For Aristotle, philia is a goodwill for the other, philia is a quality or a virtue to discover. And what better concept than this idea of friendship can summarize Jameson's worldview? Archeology consists of archae (ancient, beginning) and logy (study of). And it is here that the nature of utopia-logy in Jameson's work can be discovered in close affinity with friendship. Relationship to other as other, the other in its absolute otherness, is to think out of archae (from the Greek arkhaios, itself derived from arkhe), out of the present of today, in order to break the cycle of reproduction of sameness. Jameson argued that our contemporary understanding of time has become increasingly linear and deterministic, often leading to a sense of inevitability regarding social and political outcomes. Time goes by without actually making a change. This weakening of historicity practically paves the way for a different form of repression in which nothing remains for the subject except to believe in the mirage of liberation and freedom, and this causes one to no longer imagine the parallel, because one believes that everything is as it should actually be. For this reason, it is imperative to follow Jameson's call, his philia for the other present that is our coming future, to understand "the systemic, cultural, and ideological closure of which we are all in one way or another prisoners". (4)

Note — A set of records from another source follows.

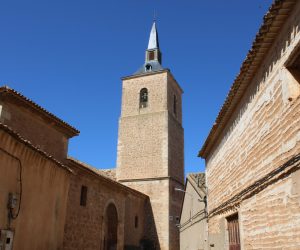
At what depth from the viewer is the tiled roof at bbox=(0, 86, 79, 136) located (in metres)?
11.1

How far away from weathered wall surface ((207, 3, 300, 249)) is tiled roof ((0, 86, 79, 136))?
23.4 feet

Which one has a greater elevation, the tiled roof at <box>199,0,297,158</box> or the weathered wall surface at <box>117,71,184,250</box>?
the weathered wall surface at <box>117,71,184,250</box>

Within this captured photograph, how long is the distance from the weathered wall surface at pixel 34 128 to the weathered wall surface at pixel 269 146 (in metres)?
7.33

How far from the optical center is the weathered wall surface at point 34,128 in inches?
447

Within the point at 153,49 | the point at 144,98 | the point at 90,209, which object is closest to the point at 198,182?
the point at 90,209

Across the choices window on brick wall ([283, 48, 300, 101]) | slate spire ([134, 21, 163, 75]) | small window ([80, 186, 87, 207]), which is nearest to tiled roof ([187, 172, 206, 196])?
small window ([80, 186, 87, 207])

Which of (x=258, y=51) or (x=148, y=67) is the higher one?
(x=148, y=67)

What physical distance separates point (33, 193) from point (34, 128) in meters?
5.69

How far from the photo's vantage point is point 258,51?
17.9 feet

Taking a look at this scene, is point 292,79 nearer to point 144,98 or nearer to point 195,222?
point 195,222

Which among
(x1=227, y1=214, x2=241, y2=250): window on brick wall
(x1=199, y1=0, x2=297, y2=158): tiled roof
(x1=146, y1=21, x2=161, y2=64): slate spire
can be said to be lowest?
(x1=227, y1=214, x2=241, y2=250): window on brick wall

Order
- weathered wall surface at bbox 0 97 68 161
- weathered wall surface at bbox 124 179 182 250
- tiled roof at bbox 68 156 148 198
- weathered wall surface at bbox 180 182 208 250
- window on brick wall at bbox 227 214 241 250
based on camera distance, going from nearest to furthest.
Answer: window on brick wall at bbox 227 214 241 250 < weathered wall surface at bbox 0 97 68 161 < weathered wall surface at bbox 180 182 208 250 < tiled roof at bbox 68 156 148 198 < weathered wall surface at bbox 124 179 182 250

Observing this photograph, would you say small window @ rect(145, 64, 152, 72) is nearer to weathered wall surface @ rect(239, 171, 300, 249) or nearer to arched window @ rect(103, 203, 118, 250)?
arched window @ rect(103, 203, 118, 250)

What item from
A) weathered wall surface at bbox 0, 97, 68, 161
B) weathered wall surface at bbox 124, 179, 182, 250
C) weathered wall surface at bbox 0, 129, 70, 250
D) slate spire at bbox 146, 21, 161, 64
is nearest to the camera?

The psychological framework of utopia is predicated on the notion that the communication link among future, present, and past has been severed, as meaning is derived from the continuation of the deterioration trajectory. Jameson's radicalism offers an alternative perspective on the essence of utopia, inventing a new possibility of ex-sistence.
“There are sores which slowly erode the mind in solitude like a kind of canker,” once wrote Sadegh Hedayat, the celebrated Iranian modernist author. (5) So far as our world is concerned, Jameson was fully aware of these sores and their ultimate root, and perhaps now it is up to us to continue the recognition and surgery of these lesions.
NOTES
1. Jameson, Fredric, Marxism and Form: Twentieth Century Dialectical Theories of Literature, Princeton: Princeton University Press, 1971, p.111.
2. Jameson, Fredric. “World Reduction in Le Guin: The Emergence of Utopian Narrative.” Science-Fiction Studies 7 (1975): 221-230.
3. Nancy, Jean-Luc, “‘The End of Philosophy and the Task of Thinking’”, Philosophy World Democracy, 30 July 2021, https://www.philosophy-world-democracy.org/other-beginning/the-end-of-philosophy
4. Jameson, Fredric, Archaeologies of the Future: The Desire Called Utopia and Other Science Fictions, London & New York: Verso, 2005, p. 289.
5. Hidāyat, Ṣādiq, The Blind Owl, Trans. D. P. Costello. New York: Grove Press, 1957, p.1.